You can also see two vertical black strips.  These are the natural gas nozzles that fire and are pointed in such a way that it creates a cyclone in the chamber.  Water passes through the hundreds of pipes and is converted into steam which is fed to the turbine-generator.  This is the same chamber that fired with coal many years ago.  That coal was first crushed into a fine powder and aerated into the chamber and ignited.  What a mess that must have been.  You can see at the bottom of the picture the tubes slope inward from vertical.  This was to make sure the coal ash collected in the center at the bottom.  In relative terms these are now quite clean burning generators with no 'scrubbing' necessary to meet current emissions limits.
Amazingly about 200 people run the plant. We saw few people except those in the control rooms as we walked around. The guys working there were very knowledgeable and great fun. Thankfully they kept the Wall Street ribbing jokes to a minimum :).

4 comments:

Anonymous said...

Hey there Chooky - Can you tell me how I too can get a tour of Ravenswood - contact number, etc.? Thanks a lot for the post, Toby.

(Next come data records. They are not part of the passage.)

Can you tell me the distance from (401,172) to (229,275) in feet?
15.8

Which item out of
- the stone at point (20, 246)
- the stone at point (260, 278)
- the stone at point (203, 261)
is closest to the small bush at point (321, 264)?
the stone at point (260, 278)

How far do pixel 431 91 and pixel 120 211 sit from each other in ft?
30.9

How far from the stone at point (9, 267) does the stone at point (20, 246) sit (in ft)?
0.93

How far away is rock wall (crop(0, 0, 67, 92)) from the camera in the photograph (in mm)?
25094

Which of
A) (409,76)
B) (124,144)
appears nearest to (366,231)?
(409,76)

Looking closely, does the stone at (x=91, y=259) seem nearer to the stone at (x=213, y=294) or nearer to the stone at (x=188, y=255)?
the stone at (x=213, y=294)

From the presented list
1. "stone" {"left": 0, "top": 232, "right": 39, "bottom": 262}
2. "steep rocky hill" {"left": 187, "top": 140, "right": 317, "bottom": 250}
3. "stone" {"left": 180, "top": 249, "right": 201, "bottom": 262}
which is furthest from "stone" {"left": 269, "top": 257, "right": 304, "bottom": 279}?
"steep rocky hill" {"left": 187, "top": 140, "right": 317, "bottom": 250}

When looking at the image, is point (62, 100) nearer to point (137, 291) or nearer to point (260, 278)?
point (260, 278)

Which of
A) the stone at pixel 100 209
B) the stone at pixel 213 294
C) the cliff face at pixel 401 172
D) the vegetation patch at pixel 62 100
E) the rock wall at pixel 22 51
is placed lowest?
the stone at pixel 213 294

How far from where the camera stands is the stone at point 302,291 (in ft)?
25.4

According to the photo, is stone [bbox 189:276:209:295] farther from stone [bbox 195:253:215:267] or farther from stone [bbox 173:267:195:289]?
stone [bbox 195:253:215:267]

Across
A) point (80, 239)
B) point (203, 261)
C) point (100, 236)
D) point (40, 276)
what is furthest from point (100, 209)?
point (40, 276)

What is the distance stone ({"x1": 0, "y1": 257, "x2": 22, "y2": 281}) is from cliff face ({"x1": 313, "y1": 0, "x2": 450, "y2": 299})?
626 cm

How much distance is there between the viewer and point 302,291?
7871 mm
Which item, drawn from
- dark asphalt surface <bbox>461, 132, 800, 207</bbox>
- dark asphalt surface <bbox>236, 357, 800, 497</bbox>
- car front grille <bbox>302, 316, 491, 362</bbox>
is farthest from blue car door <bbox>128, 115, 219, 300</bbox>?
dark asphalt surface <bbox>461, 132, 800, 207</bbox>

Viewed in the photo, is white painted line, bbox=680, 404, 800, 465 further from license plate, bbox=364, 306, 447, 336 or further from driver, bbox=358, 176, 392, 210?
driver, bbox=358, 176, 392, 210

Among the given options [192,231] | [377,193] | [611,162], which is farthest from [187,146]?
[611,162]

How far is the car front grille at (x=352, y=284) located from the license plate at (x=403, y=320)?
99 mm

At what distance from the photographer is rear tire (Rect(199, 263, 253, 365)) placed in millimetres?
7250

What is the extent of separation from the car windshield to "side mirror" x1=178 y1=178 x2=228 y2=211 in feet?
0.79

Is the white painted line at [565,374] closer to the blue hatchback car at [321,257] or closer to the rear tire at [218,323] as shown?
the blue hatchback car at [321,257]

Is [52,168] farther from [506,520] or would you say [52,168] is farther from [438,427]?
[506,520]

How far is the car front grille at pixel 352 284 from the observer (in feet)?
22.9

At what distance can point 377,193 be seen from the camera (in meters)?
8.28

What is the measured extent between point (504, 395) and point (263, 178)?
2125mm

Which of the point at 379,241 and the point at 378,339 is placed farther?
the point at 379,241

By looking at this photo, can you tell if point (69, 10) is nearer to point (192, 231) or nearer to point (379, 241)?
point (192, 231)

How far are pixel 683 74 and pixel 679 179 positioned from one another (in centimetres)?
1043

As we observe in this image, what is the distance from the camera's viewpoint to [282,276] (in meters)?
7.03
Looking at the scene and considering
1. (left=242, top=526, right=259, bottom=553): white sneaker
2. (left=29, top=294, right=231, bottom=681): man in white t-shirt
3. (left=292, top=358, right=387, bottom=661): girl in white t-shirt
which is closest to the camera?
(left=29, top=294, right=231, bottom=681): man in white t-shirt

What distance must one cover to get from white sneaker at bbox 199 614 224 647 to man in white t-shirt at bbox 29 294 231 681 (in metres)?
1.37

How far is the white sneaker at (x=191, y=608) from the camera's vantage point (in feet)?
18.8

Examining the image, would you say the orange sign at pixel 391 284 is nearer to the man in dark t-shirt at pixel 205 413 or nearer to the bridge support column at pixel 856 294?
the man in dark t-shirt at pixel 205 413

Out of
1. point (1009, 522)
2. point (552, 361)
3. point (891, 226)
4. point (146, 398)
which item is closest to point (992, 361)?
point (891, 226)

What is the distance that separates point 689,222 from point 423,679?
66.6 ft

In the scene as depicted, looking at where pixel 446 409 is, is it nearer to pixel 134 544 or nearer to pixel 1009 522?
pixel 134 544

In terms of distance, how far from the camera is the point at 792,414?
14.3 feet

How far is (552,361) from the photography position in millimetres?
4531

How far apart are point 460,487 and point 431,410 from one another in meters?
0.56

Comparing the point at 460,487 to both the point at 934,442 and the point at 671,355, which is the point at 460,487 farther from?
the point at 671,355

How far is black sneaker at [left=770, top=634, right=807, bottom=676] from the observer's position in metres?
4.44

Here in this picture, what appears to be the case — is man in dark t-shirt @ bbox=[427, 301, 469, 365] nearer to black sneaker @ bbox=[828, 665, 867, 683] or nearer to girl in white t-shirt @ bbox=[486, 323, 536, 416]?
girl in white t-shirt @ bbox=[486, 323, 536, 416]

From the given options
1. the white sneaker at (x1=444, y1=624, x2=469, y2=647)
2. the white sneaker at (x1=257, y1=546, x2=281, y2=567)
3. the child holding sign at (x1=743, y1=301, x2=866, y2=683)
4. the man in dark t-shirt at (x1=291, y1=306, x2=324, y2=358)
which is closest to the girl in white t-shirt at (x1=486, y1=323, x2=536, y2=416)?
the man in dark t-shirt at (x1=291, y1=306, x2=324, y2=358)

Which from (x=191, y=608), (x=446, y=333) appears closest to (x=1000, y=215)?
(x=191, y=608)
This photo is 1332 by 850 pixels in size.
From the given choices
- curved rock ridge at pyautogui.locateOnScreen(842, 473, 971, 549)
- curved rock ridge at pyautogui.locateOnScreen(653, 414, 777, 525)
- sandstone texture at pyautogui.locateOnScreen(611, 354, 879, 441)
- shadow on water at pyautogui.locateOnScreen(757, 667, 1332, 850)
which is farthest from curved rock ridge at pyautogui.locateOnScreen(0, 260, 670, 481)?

toby@linetechindustries.com

C. Fuzzbang said...

Unfortunately I can't. It was set up for me via a sell-side firm that we pay for services. You could try calling TransCanada which owns the plant.

Anonymous said...

C.B. : Great article on Ravenswood. I'm actually an out of state contractor working at the plant now, but found your stories intriguing prior to my arrival at the plant.

Anonymous said...

Do they use scrubbers to clean out the stacks?